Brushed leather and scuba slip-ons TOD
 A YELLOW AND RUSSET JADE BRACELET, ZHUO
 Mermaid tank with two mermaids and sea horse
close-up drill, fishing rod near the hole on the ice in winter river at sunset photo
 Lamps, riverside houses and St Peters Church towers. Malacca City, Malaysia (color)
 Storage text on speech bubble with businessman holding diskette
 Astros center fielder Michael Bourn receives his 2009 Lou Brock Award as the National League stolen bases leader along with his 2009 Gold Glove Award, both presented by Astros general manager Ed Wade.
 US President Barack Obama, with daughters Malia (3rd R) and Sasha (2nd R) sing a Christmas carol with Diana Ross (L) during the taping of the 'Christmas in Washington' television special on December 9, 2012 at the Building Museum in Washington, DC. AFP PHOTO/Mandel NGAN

§ **What this task involves**: What you return should be the lines from the start of the data through the line with "Lamps, riverside houses", quoted exactly and nothing more.

§ **Exercise output**:
Brushed leather and scuba slip-ons TOD
 A YELLOW AND RUSSET JADE BRACELET, ZHUO
 Mermaid tank with two mermaids and sea horse
close-up drill, fishing rod near the hole on the ice in winter river at sunset photo
 Lamps, riverside houses and St Peters Church towers. Malacca City, Malaysia (color)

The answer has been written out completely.